German university denies course used anti-Zionist material

School rejects teacher’s claim that materials from non-scholarly sources promote Israel hatred, justify Palestinian terror

HAWK University of Applied Sciences, Hildesheim (Screen capture: YouTube)
HAWK University of Applied Sciences, Hildesheim (Screen capture: YouTube)

BERLIN — A German university is defending itself against accusations that it promoted anti-Zionist ideology by offering a course whose material gave a one-sided view of the Israeli-Palestinian conflict, including accusations that it harvested body parts from dead Palestinians.

Dr. Rebecca Seidler, an academic who had been asked to teach a companion course at the HAWK University of Applied Sciences and Arts in Hildesheim, Lower Saxony, contacted the Central Council of Jews in Germany after reading the material for a course on the “Social Situation of Young People in Palestine.”

She objected that rather than addressing a variety of social conditions in the West Bank and Gaza, the course readings focused solely on political and anti-Israel issues.

Defending the course, University President Christiane Dienel said in a statement that “the examination of critical reading material does not imply that a lecturer maintains the views presented as his or her own or promotes them.”

German Chancellor Angela Merke and the Prime Minister of Israel, Benjamin Netanyahu talk prior to a lunch as part of a one day governmental meeting at the chancellery in Berlin, Germany, Tuesday, Feb. 16, 2016. (AP Photo/Michael Sohn, Pool)
German Chancellor Angela Merke and the Prime Minister of Israel, Benjamin Netanyahu talk prior to a lunch as part of a one day governmental meeting at the chancellery in Berlin, Germany, Tuesday, Feb. 16, 2016. (AP Photo/Michael Sohn, Pool)

An independent expert commission has now been established to review the course content, and several news articles have exposed the controversy.

Seidler said the course in question featured topics such as ethnic cleansing of Palestine in 1948; histories of families with children who become suicide bombers and the empathy and understanding they got for it; articles alleging the Israeli military was robbing dead Palestinians of their body organs; and a collection of anti-Zionist statements. Seidler said that the texts were not scholarly, but appeared to be taken from Wikipedia, from conspiracy theory blogs and other non-scientific sources.

After Seidler brought her concerns to the Central Council of Jews in Germany, they spoke with the education ministry in Lower Saxony. She told JTA that the university dismissed her concerns as “oversensitivity.”

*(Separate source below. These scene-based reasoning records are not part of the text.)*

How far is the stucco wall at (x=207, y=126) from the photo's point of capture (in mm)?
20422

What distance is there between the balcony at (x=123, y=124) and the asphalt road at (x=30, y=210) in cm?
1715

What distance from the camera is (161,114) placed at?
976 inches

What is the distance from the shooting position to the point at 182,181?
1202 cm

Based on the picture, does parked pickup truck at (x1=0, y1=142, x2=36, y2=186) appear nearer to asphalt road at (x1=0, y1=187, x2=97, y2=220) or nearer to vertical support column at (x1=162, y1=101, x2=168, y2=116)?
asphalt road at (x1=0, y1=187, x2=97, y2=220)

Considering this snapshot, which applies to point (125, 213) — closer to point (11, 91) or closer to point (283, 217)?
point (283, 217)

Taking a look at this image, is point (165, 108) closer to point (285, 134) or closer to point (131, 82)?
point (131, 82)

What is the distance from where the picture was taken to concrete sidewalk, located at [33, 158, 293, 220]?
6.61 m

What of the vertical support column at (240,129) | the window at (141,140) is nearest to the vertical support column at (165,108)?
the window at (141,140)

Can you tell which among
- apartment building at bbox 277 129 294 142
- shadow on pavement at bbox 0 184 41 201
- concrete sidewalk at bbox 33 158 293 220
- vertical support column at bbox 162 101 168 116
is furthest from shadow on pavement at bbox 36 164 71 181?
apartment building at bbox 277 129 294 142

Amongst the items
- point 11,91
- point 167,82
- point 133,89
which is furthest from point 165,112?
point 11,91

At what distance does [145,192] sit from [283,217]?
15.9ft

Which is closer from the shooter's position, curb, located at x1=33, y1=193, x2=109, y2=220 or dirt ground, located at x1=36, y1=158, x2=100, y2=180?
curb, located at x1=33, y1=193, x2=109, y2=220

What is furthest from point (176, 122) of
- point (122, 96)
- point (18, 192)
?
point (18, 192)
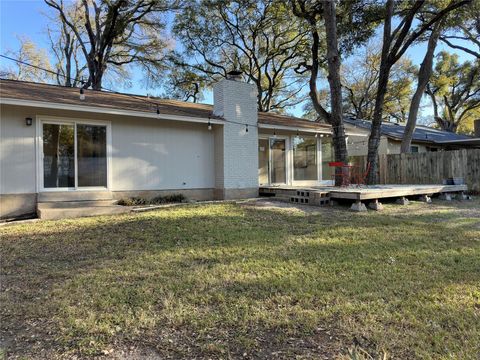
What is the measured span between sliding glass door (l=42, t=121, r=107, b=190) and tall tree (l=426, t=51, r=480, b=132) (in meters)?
29.0

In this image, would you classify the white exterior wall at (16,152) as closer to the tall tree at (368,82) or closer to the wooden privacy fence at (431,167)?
the wooden privacy fence at (431,167)

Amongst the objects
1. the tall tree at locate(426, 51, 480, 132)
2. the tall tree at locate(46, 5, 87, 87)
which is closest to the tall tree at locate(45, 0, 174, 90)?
the tall tree at locate(46, 5, 87, 87)

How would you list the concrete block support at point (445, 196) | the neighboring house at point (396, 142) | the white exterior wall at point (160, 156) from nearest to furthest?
the white exterior wall at point (160, 156) → the concrete block support at point (445, 196) → the neighboring house at point (396, 142)

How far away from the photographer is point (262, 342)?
2633 mm

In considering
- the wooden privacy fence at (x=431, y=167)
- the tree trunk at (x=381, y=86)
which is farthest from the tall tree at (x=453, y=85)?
the tree trunk at (x=381, y=86)

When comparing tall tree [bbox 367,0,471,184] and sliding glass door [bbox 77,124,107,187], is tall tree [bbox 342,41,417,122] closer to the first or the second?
tall tree [bbox 367,0,471,184]

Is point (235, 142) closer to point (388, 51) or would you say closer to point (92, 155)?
point (92, 155)

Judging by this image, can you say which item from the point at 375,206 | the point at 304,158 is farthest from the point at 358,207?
the point at 304,158

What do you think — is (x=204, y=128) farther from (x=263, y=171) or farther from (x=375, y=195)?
(x=375, y=195)

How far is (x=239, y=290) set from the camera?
11.9 feet

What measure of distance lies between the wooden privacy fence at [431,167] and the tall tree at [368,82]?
51.2ft

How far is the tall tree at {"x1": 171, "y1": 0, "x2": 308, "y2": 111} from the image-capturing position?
20109 mm

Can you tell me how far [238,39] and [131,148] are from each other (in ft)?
49.8

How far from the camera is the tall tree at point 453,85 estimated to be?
29.3 metres
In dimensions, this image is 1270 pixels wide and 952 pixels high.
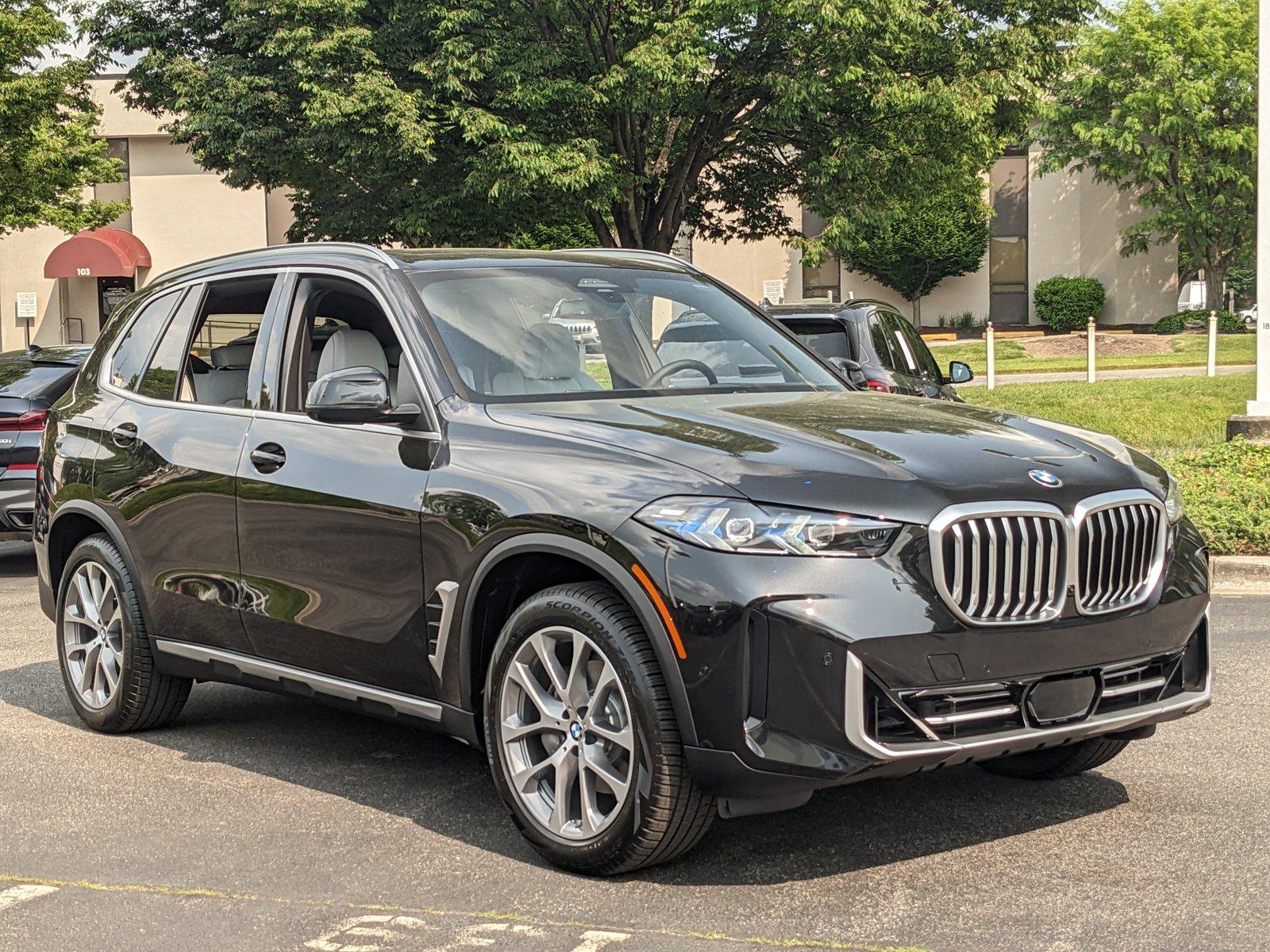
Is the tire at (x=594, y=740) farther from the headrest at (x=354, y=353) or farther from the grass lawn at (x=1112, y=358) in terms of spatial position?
the grass lawn at (x=1112, y=358)

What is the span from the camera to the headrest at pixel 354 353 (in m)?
5.91

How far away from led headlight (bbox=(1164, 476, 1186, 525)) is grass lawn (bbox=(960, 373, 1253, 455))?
10.9 metres

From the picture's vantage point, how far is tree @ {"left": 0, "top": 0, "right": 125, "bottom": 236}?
28984mm

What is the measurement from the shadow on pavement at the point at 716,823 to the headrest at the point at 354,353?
1.32 meters

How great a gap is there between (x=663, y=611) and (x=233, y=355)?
2.87 m

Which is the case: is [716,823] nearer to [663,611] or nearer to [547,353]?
[663,611]

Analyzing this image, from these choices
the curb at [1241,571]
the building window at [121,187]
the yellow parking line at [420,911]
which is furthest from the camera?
the building window at [121,187]

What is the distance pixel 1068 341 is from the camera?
44656 millimetres

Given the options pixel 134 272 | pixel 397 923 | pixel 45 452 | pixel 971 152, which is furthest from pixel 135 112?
pixel 397 923

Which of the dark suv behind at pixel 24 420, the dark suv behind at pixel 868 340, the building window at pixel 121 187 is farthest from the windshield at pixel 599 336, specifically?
the building window at pixel 121 187

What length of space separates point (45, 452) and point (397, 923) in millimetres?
3749

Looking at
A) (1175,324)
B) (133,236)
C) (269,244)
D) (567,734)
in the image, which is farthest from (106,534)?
(133,236)

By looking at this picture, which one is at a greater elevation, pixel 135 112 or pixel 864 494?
pixel 135 112

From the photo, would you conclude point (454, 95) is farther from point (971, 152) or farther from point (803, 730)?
point (803, 730)
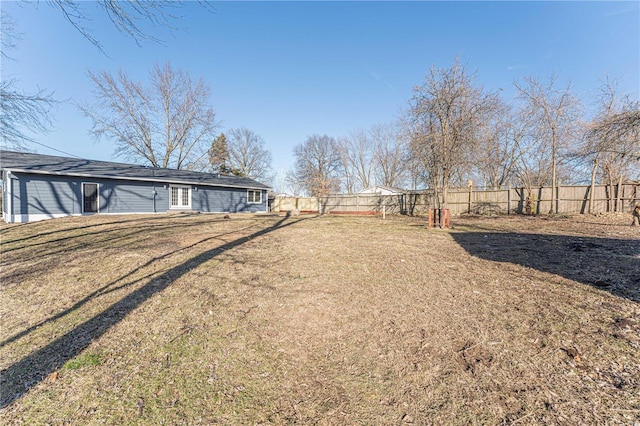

Emmanuel Nahshon, a spokesman at Israel’s Foreign Ministry, condemned the course in a statement to The Jerusalem Post. “This is an ugly and outrageous demonstration of Jew-hatred. This is not a university, it is a hatred factory,” he said. “One would think that in Germany of all places people would understand the pernicious nature of hatred and racism under a pseudo academic guise.”

For their part, university representatives claim that the controversial course is part of an attempt to present different perspectives.

“The accusations (of anti-Semitism) have a severe impact on us and we are convinced that they are unjustified and indefensible,” Dienel said. “Our university maintains diverse and vital exchange relationships with Israel. The accusation of anti-Semitism is unjust and offends every party concerned.”

She added that she and her colleagues had been “massively insulted and threatened, even on a private level,” after the news stories appeared, and suggested that for that reason alone the school “might need to rethink the concept of these courses.”

Said Seidler, “[T]hey are turning things around so that they are now the victim… What upsets me is they are not looking at the texts themselves. We can have an argument about facts, but no one apparently wants to do that.”